======== Records for the exercise

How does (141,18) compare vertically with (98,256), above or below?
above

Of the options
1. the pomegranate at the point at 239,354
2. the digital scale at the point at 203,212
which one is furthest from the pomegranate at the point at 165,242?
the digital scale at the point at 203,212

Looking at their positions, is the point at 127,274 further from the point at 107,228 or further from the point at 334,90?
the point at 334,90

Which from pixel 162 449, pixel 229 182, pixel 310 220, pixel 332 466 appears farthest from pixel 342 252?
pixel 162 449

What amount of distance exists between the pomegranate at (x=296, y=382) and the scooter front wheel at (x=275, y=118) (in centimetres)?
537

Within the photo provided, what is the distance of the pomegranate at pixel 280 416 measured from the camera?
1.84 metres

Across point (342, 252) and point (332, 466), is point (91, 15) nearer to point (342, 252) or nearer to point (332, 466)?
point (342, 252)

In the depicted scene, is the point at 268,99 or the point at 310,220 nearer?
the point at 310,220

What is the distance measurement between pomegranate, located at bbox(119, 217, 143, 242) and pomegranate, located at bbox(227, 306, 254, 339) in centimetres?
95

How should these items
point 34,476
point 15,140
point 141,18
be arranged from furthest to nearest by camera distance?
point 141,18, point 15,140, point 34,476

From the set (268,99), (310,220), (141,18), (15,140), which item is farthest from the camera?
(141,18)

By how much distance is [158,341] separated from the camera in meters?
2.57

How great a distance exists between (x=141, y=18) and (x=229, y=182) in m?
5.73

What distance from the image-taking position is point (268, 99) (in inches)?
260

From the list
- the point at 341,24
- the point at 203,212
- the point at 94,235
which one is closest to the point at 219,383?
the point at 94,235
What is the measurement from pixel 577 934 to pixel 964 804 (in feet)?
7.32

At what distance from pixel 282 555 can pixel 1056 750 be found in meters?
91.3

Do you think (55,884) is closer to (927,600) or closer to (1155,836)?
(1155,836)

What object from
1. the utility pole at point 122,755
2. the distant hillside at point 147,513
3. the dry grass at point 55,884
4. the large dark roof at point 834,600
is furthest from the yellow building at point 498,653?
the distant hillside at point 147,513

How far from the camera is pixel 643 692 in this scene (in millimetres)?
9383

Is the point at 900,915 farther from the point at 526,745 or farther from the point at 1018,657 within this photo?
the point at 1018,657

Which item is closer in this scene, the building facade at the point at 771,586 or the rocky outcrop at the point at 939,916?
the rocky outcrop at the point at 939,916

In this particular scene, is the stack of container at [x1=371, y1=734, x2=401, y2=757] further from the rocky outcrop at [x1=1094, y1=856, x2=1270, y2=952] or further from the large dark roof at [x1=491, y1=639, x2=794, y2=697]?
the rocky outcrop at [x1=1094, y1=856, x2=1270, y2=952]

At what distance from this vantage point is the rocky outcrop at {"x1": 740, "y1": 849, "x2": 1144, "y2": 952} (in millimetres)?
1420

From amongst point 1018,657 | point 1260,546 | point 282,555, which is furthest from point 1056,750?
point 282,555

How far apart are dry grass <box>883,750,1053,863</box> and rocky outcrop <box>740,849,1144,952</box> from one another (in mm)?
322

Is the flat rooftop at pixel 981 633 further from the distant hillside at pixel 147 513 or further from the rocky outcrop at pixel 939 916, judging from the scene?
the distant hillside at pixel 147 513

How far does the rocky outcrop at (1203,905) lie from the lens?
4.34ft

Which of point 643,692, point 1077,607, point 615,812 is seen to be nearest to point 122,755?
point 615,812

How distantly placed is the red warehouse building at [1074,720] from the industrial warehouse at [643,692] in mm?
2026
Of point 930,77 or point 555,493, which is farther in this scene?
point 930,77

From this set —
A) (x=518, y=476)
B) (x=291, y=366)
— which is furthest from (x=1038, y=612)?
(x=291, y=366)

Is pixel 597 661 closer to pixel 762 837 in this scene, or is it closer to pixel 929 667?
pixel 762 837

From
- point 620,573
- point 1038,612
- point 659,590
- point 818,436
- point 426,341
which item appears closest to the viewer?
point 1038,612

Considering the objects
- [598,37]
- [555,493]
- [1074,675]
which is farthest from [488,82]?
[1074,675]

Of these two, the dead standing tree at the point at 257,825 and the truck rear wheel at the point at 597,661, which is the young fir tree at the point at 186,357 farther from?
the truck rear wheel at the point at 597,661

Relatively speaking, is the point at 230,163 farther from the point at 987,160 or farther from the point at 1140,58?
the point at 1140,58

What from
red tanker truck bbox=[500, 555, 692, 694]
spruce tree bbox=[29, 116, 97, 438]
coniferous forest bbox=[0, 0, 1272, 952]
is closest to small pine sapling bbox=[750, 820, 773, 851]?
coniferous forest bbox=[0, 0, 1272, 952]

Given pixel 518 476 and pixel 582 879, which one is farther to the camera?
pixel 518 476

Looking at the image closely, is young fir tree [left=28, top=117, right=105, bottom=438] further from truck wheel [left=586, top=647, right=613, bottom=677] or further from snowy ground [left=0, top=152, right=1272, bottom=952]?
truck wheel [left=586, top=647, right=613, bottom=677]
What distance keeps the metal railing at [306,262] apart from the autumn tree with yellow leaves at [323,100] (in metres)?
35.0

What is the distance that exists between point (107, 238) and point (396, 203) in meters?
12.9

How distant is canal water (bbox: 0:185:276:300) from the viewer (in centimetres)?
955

================

_Problem to solve:_
Put the lines of the listing into a Markdown table, starting at the line that contains "Of point 930,77" and ending at the last line of the listing, both included. Use the columns Row and Line, number each row, and leave out blank lines.

_Response below:_
| Row | Line |
|---|---|
| 1 | Of point 930,77 or point 555,493, which is farther in this scene? |
| 2 | point 930,77 |
| 3 | From this set — |
| 4 | A) (x=518, y=476) |
| 5 | B) (x=291, y=366) |
| 6 | — which is furthest from (x=1038, y=612)? |
| 7 | (x=291, y=366) |
| 8 | Is pixel 597 661 closer to pixel 762 837 in this scene, or is it closer to pixel 929 667? |
| 9 | pixel 762 837 |
| 10 | From |
| 11 | - point 620,573 |
| 12 | - point 1038,612 |
| 13 | - point 659,590 |
| 14 | - point 818,436 |
| 15 | - point 426,341 |
| 16 | which item appears closest to the viewer? |
| 17 | point 1038,612 |
| 18 | Considering the objects |
| 19 | - [598,37] |
| 20 | - [555,493] |
| 21 | - [1074,675] |
| 22 | which is farthest from [488,82]? |
| 23 | [1074,675] |
| 24 | Of these two, the dead standing tree at the point at 257,825 and the truck rear wheel at the point at 597,661, which is the young fir tree at the point at 186,357 farther from? |
| 25 | the truck rear wheel at the point at 597,661 |
| 26 | Relatively speaking, is the point at 230,163 farther from the point at 987,160 or farther from the point at 1140,58? |
| 27 | the point at 1140,58 |
| 28 | What from |
| 29 | red tanker truck bbox=[500, 555, 692, 694] |
| 30 | spruce tree bbox=[29, 116, 97, 438] |
| 31 | coniferous forest bbox=[0, 0, 1272, 952] |
| 32 | is closest to small pine sapling bbox=[750, 820, 773, 851]? |
| 33 | coniferous forest bbox=[0, 0, 1272, 952] |
| 34 | Given pixel 518 476 and pixel 582 879, which one is farther to the camera? |
| 35 | pixel 518 476 |
| 36 | Looking at the image closely, is young fir tree [left=28, top=117, right=105, bottom=438] further from truck wheel [left=586, top=647, right=613, bottom=677] or further from snowy ground [left=0, top=152, right=1272, bottom=952]? |
| 37 | truck wheel [left=586, top=647, right=613, bottom=677] |
| 38 | What distance keeps the metal railing at [306,262] apart from the autumn tree with yellow leaves at [323,100] (in metres)? |
| 39 | 35.0 |
| 40 | What is the distance that exists between point (107, 238) and point (396, 203) in meters? |
| 41 | 12.9 |
| 42 | How distant is canal water (bbox: 0:185:276:300) from the viewer (in centimetres)? |
| 43 | 955 |